*Task statement*. Copy out exactly the lines below that run from the one holding "this 640×480 image." to the one holding "this 845×633 image.", keeping both of those lines and no others.

(Study material)

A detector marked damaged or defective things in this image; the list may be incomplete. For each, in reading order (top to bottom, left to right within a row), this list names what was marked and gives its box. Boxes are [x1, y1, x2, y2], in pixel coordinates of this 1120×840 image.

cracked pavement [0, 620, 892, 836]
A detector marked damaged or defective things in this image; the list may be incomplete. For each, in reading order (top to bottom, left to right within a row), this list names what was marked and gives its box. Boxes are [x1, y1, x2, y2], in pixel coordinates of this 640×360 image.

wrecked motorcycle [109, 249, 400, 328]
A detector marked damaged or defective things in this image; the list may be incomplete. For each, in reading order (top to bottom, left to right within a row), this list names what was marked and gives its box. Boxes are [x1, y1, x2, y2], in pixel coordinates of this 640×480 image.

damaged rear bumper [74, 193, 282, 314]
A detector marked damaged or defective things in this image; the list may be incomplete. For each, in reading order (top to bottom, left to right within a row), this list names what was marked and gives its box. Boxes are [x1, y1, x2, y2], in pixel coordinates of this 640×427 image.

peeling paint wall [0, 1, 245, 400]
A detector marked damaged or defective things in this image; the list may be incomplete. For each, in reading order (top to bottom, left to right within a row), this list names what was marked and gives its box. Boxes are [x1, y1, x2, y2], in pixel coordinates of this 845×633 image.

(End Study material)
(Study material)

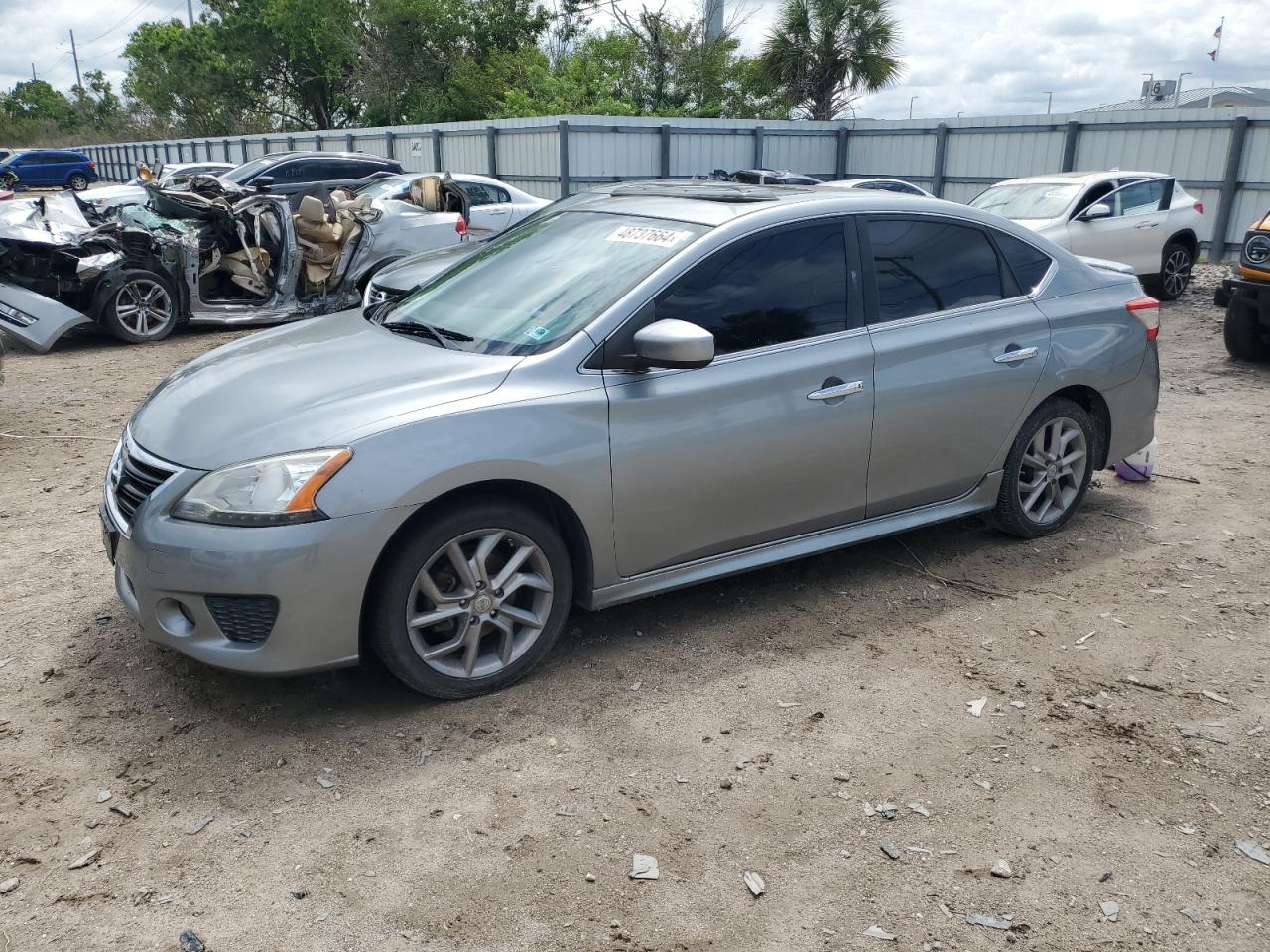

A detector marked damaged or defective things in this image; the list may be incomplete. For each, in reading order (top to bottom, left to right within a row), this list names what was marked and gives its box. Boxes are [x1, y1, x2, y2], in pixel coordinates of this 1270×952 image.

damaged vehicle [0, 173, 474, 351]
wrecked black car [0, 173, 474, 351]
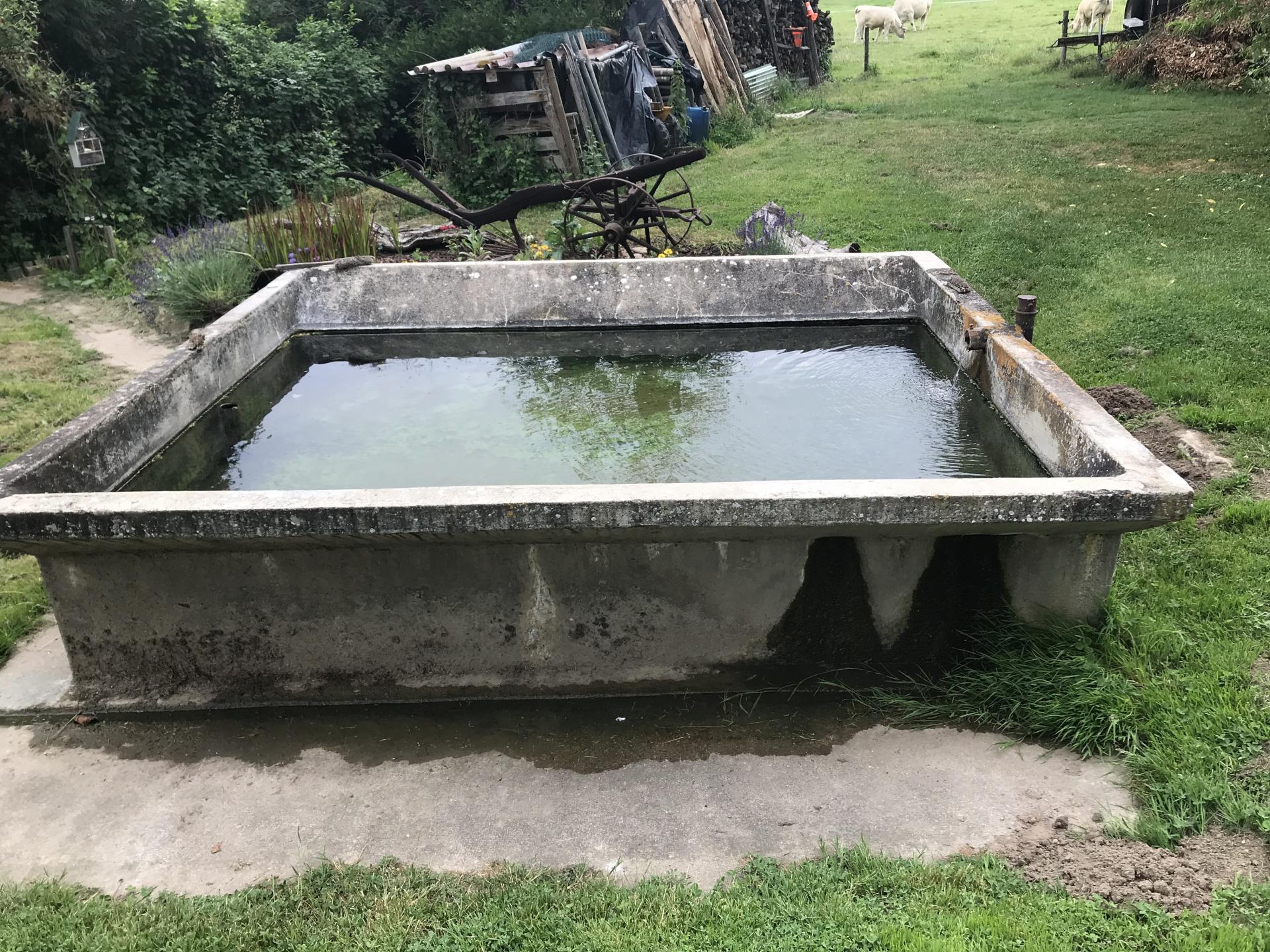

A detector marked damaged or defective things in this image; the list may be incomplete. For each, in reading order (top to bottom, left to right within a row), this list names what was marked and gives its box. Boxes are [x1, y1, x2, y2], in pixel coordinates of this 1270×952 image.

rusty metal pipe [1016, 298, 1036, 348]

(End Study material)

*Solution to the problem*.
A detector marked damaged or defective things in this image; the list may be incomplete. For each, in reading order (top to bottom, left to right within a row), this list names what was marked and gives its box. Boxes are [x1, y1, x2, y2], in pixel coordinates of this 640×480 image.

damaged rear bumper [74, 193, 282, 314]
A detector marked damaged or defective things in this image; the list may be incomplete. For each, in reading order (top to bottom, left to right within a row), this list names what was marked and gives its box. Boxes are [x1, y1, x2, y2], in pixel coordinates of this 640×427 image.

peeling paint wall [0, 1, 245, 400]
A detector marked damaged or defective things in this image; the list may be incomplete. For each, in reading order (top to bottom, left to right within a row), this list names what was marked and gives its box. Boxes are [x1, y1, x2, y2], in pixel coordinates of this 845×633 image.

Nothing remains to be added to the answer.